Sunday, March 18, 2012

In the Matter of Petition for Authority to Continue the Use of the Firm name “Sycip, Salazar, Feliciano, Hernandez & Castillo” (July 30, 1979)

Facts: The case involves two petitions. The first was filed by the surviving partners of Atty. Alexander Sycip who died on May 5, 1975 and the other by the surviving partners of Atty. Herminio Ozaeta who died on February 14, 1976 praying that they be allowed to continue using in the name of their firms the names of their deceased partners who had passed away. The petitioner anchored their petitions on the following: 1)that under the law, a partnership is not prohibited from continuing its business under a firm name which includes the name of a deceased partner; 2) that in regulating other professions, such as accountancy and engineering, the legislature has authorized the adoption of firm names without any restriction as to the use, in such firm name, of the name of a deceased partner; 3)that the Canons of Professional Ethics are not transgressed by the continued use of the name of a deceased partner in the firm name of a law partnership because Canon 33 of the Canons of Professional Ethics adopted by the American Bar Association declares that the continued use of the name of a deceased or former partner when permissible by local custom, is not unethical but care should be taken that no imposition or deception is practiced through this use; 4) that there is no possibility of imposition or deception because the deaths of their respective deceased partners were well-publicized in all newspapers of general circulation for several days; the stationeries now being used by them carry new letterheads indicating the years when their respective deceased partners were connected with the firm and; 5) that no local custom prohibits the continued use of a deceased partner's name in a professional firm's name.

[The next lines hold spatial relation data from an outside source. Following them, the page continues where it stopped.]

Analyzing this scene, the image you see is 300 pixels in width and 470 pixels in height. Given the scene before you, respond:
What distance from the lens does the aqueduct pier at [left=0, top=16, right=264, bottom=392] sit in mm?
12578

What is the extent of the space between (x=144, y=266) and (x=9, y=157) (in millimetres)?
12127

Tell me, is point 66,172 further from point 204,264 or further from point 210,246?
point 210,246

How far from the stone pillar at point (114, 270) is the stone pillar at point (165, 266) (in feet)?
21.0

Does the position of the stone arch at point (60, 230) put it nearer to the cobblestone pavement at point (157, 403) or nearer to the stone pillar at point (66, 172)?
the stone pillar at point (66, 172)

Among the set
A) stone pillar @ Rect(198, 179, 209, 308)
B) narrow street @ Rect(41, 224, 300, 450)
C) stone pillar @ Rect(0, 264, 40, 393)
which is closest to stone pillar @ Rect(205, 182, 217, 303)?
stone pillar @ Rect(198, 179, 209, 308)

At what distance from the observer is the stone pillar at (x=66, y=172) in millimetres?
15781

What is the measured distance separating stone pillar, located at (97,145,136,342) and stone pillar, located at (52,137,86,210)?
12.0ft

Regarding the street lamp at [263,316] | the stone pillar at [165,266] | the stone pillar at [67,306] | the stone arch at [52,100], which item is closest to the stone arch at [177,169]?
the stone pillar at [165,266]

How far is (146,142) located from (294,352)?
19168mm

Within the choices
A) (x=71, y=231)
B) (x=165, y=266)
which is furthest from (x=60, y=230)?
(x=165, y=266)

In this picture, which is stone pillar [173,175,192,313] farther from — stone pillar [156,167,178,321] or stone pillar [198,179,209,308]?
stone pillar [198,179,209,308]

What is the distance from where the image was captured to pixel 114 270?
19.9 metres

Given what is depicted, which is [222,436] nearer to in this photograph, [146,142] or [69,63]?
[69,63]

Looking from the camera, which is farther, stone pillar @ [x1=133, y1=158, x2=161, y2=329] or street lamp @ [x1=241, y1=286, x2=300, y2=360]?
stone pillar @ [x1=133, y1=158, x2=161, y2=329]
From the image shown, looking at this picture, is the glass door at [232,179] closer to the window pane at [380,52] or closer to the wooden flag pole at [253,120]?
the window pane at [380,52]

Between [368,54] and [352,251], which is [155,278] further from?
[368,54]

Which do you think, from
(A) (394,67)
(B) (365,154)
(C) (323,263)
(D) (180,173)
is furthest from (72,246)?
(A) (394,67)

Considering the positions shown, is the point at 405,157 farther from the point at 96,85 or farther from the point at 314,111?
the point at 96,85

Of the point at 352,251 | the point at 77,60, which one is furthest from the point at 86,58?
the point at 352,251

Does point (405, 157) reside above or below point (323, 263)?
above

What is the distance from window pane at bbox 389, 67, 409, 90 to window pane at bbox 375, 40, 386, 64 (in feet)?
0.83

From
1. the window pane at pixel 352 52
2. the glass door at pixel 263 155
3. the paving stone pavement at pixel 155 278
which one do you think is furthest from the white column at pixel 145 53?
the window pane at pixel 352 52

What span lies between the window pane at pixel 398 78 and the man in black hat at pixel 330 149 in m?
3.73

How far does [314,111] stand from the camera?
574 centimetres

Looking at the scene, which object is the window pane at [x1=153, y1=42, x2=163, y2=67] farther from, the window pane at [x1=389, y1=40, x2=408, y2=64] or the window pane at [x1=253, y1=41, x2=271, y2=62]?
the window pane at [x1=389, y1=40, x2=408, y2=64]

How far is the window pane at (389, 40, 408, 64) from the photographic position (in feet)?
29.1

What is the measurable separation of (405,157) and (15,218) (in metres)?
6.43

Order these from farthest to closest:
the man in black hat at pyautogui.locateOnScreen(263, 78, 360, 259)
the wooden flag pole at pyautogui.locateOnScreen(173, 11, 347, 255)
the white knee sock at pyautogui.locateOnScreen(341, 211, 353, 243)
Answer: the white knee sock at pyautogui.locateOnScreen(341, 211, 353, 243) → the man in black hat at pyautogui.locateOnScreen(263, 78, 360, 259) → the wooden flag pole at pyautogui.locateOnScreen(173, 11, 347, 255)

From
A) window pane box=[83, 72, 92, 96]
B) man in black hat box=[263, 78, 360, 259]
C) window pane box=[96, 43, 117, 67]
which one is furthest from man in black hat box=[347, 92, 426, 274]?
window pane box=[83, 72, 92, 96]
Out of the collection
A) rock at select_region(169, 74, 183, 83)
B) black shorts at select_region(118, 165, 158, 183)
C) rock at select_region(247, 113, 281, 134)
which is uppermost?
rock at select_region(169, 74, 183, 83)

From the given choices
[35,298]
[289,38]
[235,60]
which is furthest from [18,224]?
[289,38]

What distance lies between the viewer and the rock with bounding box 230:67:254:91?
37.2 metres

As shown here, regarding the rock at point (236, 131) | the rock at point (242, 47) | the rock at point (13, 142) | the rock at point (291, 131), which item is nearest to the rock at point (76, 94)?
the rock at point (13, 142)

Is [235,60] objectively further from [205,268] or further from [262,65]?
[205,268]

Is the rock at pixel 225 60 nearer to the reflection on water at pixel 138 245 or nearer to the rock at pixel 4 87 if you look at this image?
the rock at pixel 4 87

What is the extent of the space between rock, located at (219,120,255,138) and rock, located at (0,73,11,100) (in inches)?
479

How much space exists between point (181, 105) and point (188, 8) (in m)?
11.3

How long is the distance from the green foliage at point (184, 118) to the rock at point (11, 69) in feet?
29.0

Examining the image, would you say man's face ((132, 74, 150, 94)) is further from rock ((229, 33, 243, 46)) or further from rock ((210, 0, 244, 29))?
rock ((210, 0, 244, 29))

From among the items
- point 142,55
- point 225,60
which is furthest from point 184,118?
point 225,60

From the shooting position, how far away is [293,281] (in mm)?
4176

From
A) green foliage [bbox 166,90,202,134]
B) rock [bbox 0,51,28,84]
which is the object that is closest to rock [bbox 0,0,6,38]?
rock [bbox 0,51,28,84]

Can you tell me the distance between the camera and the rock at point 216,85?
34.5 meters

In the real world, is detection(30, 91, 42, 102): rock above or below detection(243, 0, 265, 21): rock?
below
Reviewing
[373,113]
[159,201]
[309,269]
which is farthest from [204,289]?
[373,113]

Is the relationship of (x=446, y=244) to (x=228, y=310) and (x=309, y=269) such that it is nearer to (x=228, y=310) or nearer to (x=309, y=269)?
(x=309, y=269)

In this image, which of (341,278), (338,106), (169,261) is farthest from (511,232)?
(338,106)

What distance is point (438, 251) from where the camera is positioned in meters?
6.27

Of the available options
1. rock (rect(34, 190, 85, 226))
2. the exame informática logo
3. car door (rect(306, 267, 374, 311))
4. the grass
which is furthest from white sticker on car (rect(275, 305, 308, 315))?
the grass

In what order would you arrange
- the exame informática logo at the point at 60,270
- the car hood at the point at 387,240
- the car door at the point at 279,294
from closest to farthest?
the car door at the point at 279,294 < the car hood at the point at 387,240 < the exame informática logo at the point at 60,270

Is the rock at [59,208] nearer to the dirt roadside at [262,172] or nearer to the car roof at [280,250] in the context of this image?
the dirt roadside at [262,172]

Issue: Whether or not the petitioners should be allowed to use in their firm names the names of their deceased partners

Held: The court ruled in the negative. The court cited the following reasons. First is that Article. 1815 of the Civil Code provides that “Every partnership shall operate under a firm name, which may or may not include the name of one or more of the partners. Those who, not being members of the partnership, include their names in the firm name, shall be subject to the liability, of a partner” thus it is clearly tacit in the above provision that names in a firm name of a partnership must either be those of living partners’ and. in the case of non-partners, should be living persons who can be subjected to liability. Second, the courts said that a partnership for the practice of law cannot be likened to partnerships formed by other professionals or for business. For one thing, the law on accountancy specifically allows the use of a trade name in connection with the practice of accountancy. A partnership for the practice of law is not a legal entity. It is a mere relationship or association for a particular purpose. It is not a partnership formed for the purpose of carrying on trade or business or of holding property. Thus, it has been stated that "the use of a nom de plume, assumed or trade name in law practice is improper. And lastly while the court admits that it is true that Canon 33 does not consider as unethical the continued use of the name of a deceased or former partner in the firm name of a law partnership when such a practice is permissible by local custom but the Canon warns that care should be taken that no imposition or deception is practiced through this use. It must be conceded that in the Philippines, no local custom permits or allows the continued use of a deceased or former partner's name in the firm names of law partnerships.